• **CHALLENGE**
Reproduce the data below word for word, starting at the line that has "Inspect the image" and stopping after the line that has "How would you". Leave the picture out of your copy.

--- BEGIN SOURCE RECORDS ---

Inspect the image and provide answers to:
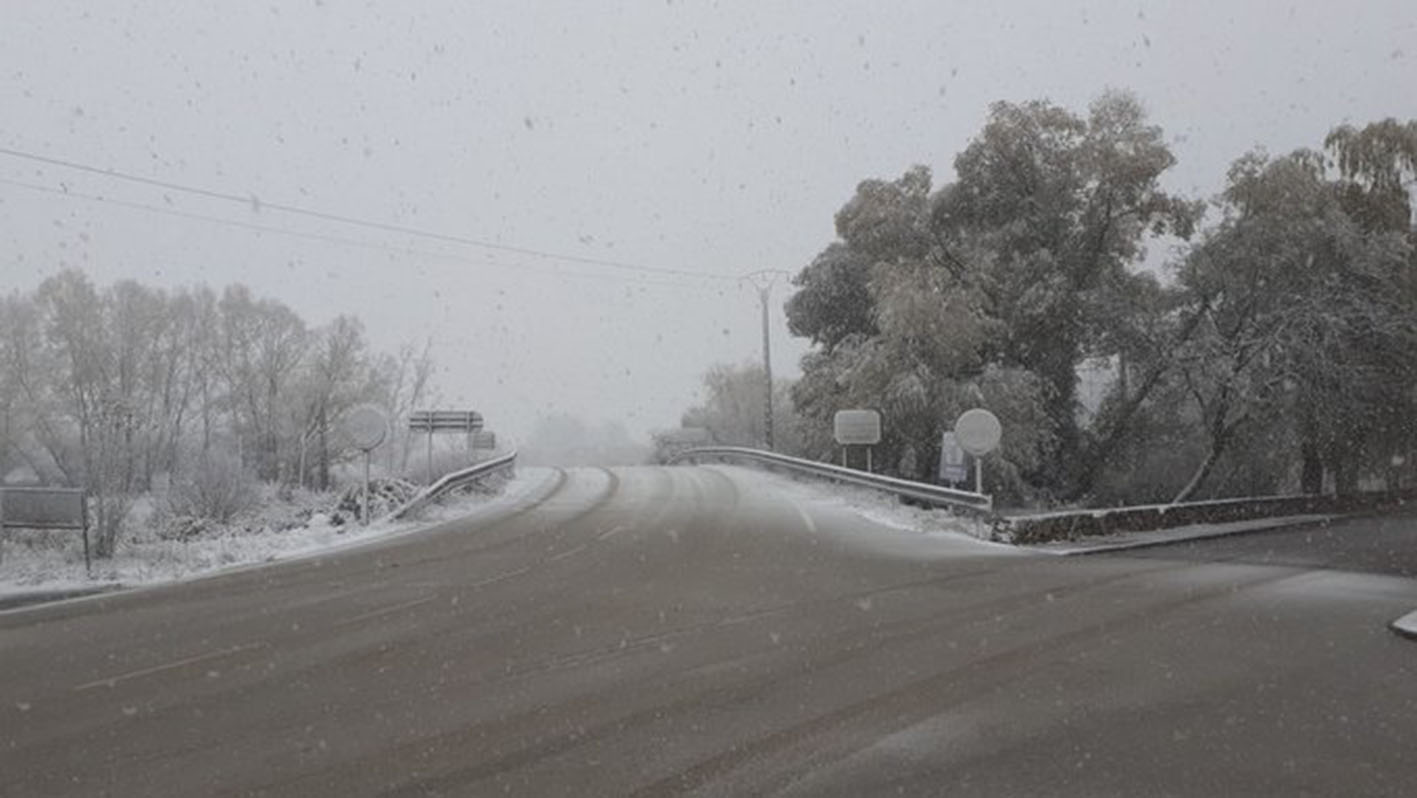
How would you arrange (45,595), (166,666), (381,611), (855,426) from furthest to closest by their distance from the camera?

--- END SOURCE RECORDS ---
--- BEGIN SOURCE RECORDS ---

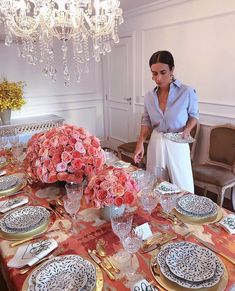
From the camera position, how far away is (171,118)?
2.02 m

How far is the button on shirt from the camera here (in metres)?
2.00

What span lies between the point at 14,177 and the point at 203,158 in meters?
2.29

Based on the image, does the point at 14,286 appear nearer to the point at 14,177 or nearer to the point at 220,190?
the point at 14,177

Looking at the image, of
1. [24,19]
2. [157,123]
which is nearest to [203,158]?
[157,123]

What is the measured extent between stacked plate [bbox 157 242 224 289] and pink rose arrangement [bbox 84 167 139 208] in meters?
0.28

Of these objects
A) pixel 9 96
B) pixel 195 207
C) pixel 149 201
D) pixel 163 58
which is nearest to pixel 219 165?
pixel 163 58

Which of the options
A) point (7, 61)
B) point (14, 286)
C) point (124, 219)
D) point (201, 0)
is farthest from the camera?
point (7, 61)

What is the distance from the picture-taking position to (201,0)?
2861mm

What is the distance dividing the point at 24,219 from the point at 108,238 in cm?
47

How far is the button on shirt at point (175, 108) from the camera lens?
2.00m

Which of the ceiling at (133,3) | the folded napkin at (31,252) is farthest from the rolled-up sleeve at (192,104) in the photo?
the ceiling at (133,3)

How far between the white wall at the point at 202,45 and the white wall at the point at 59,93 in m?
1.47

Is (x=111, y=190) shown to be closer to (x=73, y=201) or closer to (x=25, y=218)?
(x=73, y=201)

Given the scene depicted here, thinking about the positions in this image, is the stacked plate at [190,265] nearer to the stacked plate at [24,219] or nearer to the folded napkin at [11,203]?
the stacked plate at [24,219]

--- END SOURCE RECORDS ---

• **OUTPUT BELOW**
Inspect the image and provide answers to:
How would you arrange (45,595), (166,666), (381,611), (855,426) from furthest to closest by their distance from the camera?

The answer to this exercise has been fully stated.